Many visitors are fascinated by British pubs. Some pubs do food, some just drink, some drink and food, some welcome kids, some don’t, some have spotless toilets, some have toilets you would not even want to wash your hands in (let alone doing anything else!), some belong to a big chain, some are run by man and wife, some have flowers outside, some look like a morgue, some do darts, cribbage, aunt sally, quiz nights, skittles, music, dancing, wine tastings and loads of other very British activities. Some publicans and staff smile, some frown, some seem to spend most of the day yawning, some know what they are talking about, some are ignorant even of the beers they sell or the food they offer (amazingly). Some staff are a mine of information about local places of interest, local celebrities, local produce, local taxis, busses, churches, some  others are not aware of the day of the week! Some staff heave a huge sigh when a visitor asks for a sandwich after a certain cut off time (“Kitchen’s closed mate”; an oft heard phrase. Unbelievable but sadly true!). Some actually sell food all day! I could go on and on but I know which pubs are the busiest!
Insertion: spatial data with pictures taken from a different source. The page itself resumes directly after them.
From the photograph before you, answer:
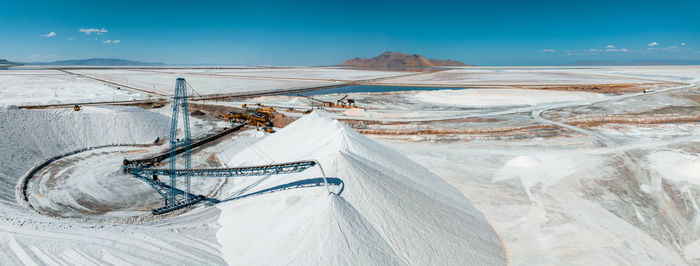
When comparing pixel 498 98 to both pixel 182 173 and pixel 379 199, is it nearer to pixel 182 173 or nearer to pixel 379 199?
pixel 379 199

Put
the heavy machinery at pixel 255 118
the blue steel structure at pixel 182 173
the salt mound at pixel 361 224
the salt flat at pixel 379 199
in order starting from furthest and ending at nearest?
1. the heavy machinery at pixel 255 118
2. the blue steel structure at pixel 182 173
3. the salt flat at pixel 379 199
4. the salt mound at pixel 361 224

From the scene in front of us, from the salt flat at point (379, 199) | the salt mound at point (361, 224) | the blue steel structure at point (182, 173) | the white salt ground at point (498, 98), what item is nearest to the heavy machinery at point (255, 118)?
the salt flat at point (379, 199)

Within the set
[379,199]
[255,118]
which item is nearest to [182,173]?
[379,199]

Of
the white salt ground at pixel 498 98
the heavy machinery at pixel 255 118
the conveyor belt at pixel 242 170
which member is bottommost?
the conveyor belt at pixel 242 170

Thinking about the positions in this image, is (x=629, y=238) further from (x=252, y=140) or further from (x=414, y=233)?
(x=252, y=140)

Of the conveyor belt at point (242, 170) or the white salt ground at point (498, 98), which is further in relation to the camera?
the white salt ground at point (498, 98)

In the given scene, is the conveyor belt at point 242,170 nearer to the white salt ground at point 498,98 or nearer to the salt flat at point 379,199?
the salt flat at point 379,199

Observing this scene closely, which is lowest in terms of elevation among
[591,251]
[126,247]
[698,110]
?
[591,251]

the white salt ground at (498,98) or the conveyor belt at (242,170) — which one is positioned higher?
the white salt ground at (498,98)

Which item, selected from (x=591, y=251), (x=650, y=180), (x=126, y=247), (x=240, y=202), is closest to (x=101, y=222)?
(x=126, y=247)
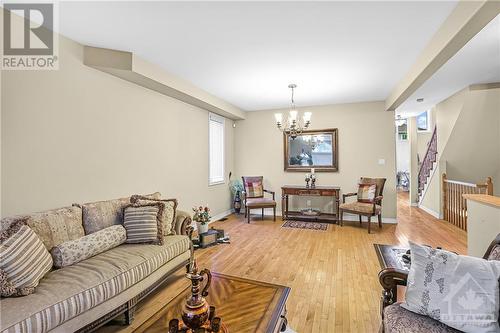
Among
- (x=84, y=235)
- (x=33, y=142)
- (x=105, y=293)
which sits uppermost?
(x=33, y=142)

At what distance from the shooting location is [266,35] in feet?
8.16

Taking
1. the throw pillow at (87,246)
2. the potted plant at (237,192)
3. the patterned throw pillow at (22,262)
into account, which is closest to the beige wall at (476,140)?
the potted plant at (237,192)

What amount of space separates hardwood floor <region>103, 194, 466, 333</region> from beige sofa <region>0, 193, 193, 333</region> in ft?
0.90

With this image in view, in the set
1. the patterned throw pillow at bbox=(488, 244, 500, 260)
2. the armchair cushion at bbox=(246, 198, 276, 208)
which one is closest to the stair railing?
the armchair cushion at bbox=(246, 198, 276, 208)

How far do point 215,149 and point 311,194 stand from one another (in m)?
2.34

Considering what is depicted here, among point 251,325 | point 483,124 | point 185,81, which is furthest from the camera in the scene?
point 483,124

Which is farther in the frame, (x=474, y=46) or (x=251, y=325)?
(x=474, y=46)

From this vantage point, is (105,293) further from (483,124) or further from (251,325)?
(483,124)

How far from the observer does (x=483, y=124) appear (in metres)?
4.57

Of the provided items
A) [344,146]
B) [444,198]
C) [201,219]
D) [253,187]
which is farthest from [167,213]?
[444,198]

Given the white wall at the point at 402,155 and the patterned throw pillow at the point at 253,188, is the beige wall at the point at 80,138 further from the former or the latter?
the white wall at the point at 402,155

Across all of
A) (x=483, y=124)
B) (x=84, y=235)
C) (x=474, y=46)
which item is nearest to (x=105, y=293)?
(x=84, y=235)

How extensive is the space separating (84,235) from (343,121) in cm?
508

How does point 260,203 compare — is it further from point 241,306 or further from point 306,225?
point 241,306
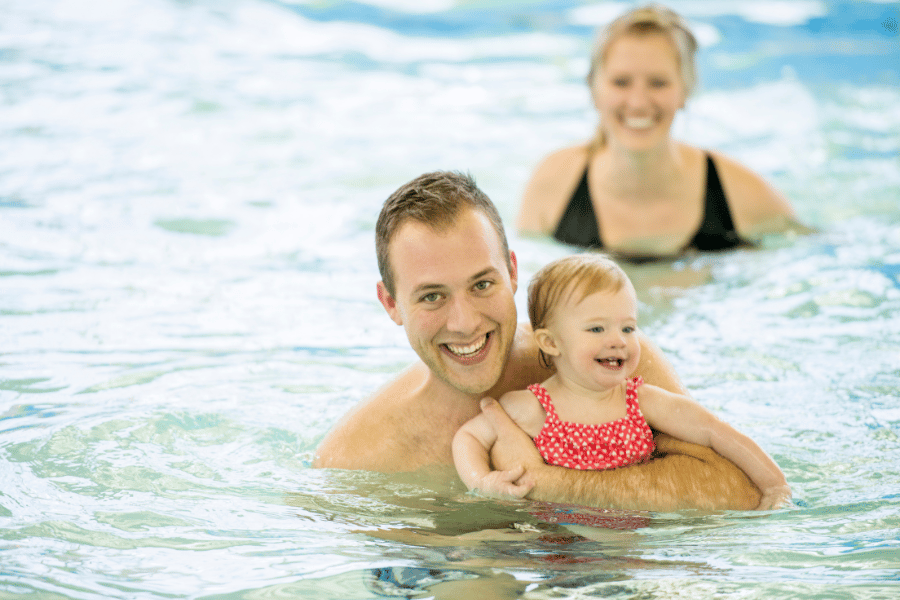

Many though, despite being great at all they do, don’t advertise what they do!! The clever ones seek to establish a USP (unique selling proposition) – then they tell the world about it, especially visitors. How? Well, here are a few ways; The Web, Facebook, Twitter, dentists waiting room, doctors, local butcher, free local ad papers, B&B houses, hotels, etc, etc.

Then of course once a visitor drops in, they need to understand how pubs (most of them) operate. Even at the very simplest level, ignorance of “the rules and customs” can cause problems, such as unsatisfied thirst. Gasping for a beer, the innocent tourists go into a pub, sit down and wait for someone to serve them. Then there are the more complex aspects of pub etiquette – the intricate behaviour-codes governing every moment from “What’s yours?” to “Time, ladies and gentlemen” (almost a thing of the past). But many visitors are bemused by the opening/closing hours of pubs. All are an infinite source of misunderstanding, confusion and potential embarrassment.

Experienced, native pub-goers, obey the unspoken rules – but without being conscious of doing so. Regulars will mutter and grumble when an uninitiated tourist commits a breach of pub etiquette, but may well be unable to tell him exactly what rule he has broken. Just as native speakers can rarely explain the grammatical rules of their own language, those who are most fluent in particular rituals, customs and traditions generally lack the detachment necessary to explain the grammar of these practices in an intelligible manner. This is why we have anthropologists. Most anthropologists go off to remote parts of the world to live among exotic tribes, observe their behaviour and ask endless questions in order to understand and explain their strange customs.

So what’s the message?
Find your USP, advertise it, welcome all of those MILLIONS of visitors to our shores (they still quote a visit to a British pub as a key highlight of their reason to come here!). Train them in our ways, and make sure they return!!